• **What you need to do**
Whenever a line carries the word "young", pull it out of the entries.

• **Exercise materials**
—————
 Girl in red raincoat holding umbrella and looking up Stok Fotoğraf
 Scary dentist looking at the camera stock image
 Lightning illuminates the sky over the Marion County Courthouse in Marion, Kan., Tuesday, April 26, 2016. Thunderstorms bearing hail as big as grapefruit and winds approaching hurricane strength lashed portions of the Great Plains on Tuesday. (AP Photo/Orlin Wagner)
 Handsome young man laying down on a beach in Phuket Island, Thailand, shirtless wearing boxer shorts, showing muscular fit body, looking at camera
—————
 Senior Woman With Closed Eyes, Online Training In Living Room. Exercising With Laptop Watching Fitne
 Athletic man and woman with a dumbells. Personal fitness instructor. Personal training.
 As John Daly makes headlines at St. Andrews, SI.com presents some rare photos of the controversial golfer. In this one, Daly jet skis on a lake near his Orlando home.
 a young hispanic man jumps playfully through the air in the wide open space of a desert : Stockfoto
—————
• **Output of the exercise**
 Handsome young man laying down on a beach in Phuket Island, Thailand, shirtless wearing boxer shorts, showing muscular fit body, looking at camera
 a young hispanic man jumps playfully through the air in the wide open space of a desert : Stockfoto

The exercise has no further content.